I suspect you want it. Most authors do. Who doesn’t want to be the next big thing?
I realized a long time ago I would never write the great American novel. I lowered my expectations and did away with my illusions. However, I write to be read. I won’t deny it.
The other day a friend and I were chatting about the vagaries of fate and fame, discussing why one work of fiction, deserving or not, succeeds while another fails. She and I agreed we could make billions if we could somehow tease out the secret behind success.
What if we could bottle and sell the key to success, like, say, a perfume, a simple pheromone you dab behind your ears? Can you imagine? We’d be set for life. We could both retire today.

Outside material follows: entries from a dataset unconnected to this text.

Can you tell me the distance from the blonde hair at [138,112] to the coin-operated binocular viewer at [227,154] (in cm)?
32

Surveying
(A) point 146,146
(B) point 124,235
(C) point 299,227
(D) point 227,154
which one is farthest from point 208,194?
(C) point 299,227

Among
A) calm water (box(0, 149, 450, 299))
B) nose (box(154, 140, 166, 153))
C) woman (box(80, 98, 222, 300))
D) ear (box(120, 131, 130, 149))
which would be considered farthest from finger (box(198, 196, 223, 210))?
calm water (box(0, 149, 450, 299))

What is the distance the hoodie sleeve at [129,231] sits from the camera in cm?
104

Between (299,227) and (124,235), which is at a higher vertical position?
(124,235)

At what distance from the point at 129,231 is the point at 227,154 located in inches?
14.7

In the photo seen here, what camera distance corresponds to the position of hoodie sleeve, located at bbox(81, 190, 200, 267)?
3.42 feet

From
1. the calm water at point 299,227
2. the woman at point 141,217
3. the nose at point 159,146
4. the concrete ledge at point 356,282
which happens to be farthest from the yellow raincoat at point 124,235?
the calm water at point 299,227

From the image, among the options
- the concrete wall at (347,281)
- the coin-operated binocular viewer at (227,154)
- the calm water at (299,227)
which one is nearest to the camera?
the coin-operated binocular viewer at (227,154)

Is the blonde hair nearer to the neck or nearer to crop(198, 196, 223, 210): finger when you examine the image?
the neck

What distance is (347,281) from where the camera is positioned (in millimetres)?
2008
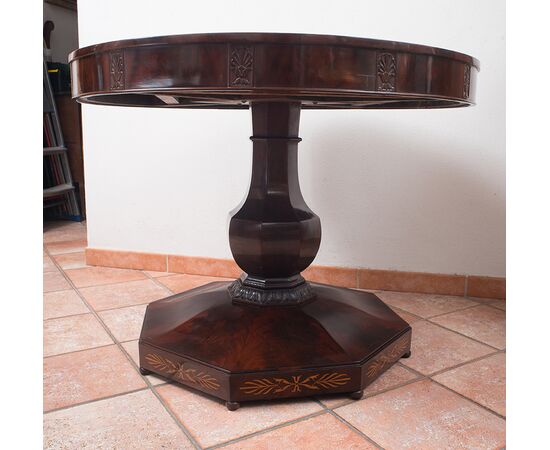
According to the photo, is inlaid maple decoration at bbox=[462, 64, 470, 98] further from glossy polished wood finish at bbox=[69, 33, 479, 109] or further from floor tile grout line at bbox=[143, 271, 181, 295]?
floor tile grout line at bbox=[143, 271, 181, 295]

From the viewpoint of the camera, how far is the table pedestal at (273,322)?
1249mm

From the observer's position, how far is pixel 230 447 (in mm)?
1062

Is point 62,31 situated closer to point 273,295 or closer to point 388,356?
point 273,295

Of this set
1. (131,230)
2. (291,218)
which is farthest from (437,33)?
(131,230)

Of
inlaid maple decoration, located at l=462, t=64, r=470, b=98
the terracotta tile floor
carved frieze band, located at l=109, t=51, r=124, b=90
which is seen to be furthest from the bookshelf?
inlaid maple decoration, located at l=462, t=64, r=470, b=98

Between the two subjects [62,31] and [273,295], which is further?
[62,31]

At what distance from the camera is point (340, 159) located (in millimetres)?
2252

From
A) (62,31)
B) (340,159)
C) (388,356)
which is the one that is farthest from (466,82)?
(62,31)

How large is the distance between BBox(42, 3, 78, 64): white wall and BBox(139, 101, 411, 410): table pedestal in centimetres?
371

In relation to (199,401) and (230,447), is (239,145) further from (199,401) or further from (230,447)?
(230,447)

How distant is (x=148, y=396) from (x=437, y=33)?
1724 mm

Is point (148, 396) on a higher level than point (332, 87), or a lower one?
lower

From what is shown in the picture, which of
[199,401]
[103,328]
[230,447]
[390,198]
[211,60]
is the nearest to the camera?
[211,60]

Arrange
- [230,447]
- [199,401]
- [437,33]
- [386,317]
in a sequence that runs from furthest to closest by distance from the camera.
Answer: [437,33] < [386,317] < [199,401] < [230,447]
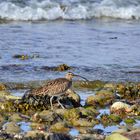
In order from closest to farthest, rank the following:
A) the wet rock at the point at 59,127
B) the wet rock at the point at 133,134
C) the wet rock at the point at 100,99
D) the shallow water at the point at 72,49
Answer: the wet rock at the point at 133,134
the wet rock at the point at 59,127
the wet rock at the point at 100,99
the shallow water at the point at 72,49

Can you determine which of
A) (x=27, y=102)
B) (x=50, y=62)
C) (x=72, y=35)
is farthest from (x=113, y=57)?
(x=27, y=102)

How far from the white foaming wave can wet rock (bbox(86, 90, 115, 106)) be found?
9973mm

I think the secret is this – There is none. There is no one thing you can point to and say – that’s why so and so is successful. You can’t even point to talent. Not even unique, inspiring, amazing talent.
One day an author releases a particular work at what turns out (in hindsight) to be the right time. She hits upon the right theme, in the right genre, catches the eyes of the right readers and strikes the right chord.
There you have it.
You can’t TRY to do this. In fact I’d go so far as to say TRYING makes success all the more elusive.
Whatever has succeeded in the past for one author is unlikely to succeed in the present or future for another author regardless of ability.
Bill Cosby– “I don’t know the key to success, but the key to failure is trying to please everybody.”
It’s very difficult, if not impossible, to duplicate success. There is no straight arrow path to fame and fortune. Yes, some genre authors do essentially ‘clone’ success, but as science has discovered some clones, those with short telomeres, suffer from rapid aging. Therefore one wonders if literary clones will stand the test of time. I doubt it.
So what are we left with?
Hard work and dedication to your craft. Writing the best book you can and letting it go.
Maybe you’ll have some success. Maybe you won’t.
Or perhaps it all depends upon how you measure success.
David Frost– ”Don’t aim for success if you want it; just do what you love and believe in, and it will come naturally.”
J. Paul Getty– “Formula for success: Rise early, work hard, strike oil.”
Bill Gates– ”Success is a lousy teacher. It seduces smart people into thinking they can’t lose.”
Vince Lombardi– ”The only place success comes before work is in the dictionary.” Smart man.